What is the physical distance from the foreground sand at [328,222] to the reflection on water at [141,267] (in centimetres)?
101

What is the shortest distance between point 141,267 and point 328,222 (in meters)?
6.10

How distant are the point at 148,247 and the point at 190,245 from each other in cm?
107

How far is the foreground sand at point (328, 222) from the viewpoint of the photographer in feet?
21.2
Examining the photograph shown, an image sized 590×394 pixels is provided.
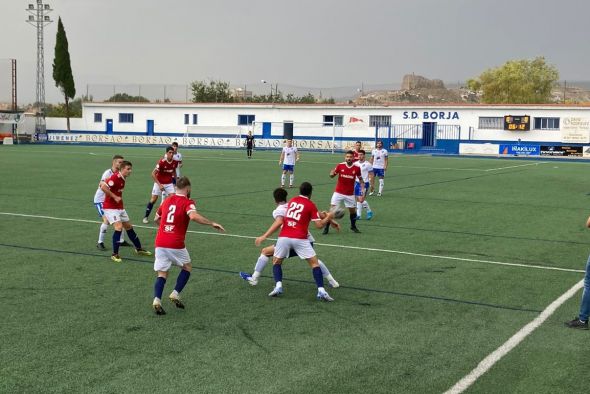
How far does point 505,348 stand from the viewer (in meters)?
7.94

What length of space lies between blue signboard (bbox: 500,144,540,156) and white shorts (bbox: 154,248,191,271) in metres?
55.8

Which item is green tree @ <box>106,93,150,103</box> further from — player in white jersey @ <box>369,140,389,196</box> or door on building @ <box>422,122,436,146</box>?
player in white jersey @ <box>369,140,389,196</box>

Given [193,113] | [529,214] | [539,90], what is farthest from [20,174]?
[539,90]

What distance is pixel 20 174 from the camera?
1243 inches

********

## DO THIS
Please rewrite all of the entries above, changing "foreground sand" to "sandy foreground" and keeping everything else unchanged. Omit the pictures from your answer.

## EXPECTED ANSWER
What is the physical distance from the sandy foreground at [328,222] to the reflection on water at [141,267] (in centimetres)?
101

What is the shortest distance between point 141,267 and point 328,222 (in meters)?
6.10

How distant are the point at 148,247 and the point at 190,245 from each other in cm?
107

How far is the sandy foreground at point (328, 222) from the viewpoint of the photographer in feet?
21.2
Examining the photograph shown, an image sized 590×394 pixels is provided.
How far does point 505,348 stand from the viewer (in meters)?
7.94

What length of space lies between blue signboard (bbox: 500,144,540,156) and white shorts (bbox: 154,248,191,271) in metres?
55.8

Which item is green tree @ <box>106,93,150,103</box> further from — player in white jersey @ <box>369,140,389,196</box> or door on building @ <box>422,122,436,146</box>?
player in white jersey @ <box>369,140,389,196</box>

Given [193,113] | [529,214] | [539,90], what is farthest from [20,174]?
[539,90]

What distance is pixel 20 174 from the camera?
1243 inches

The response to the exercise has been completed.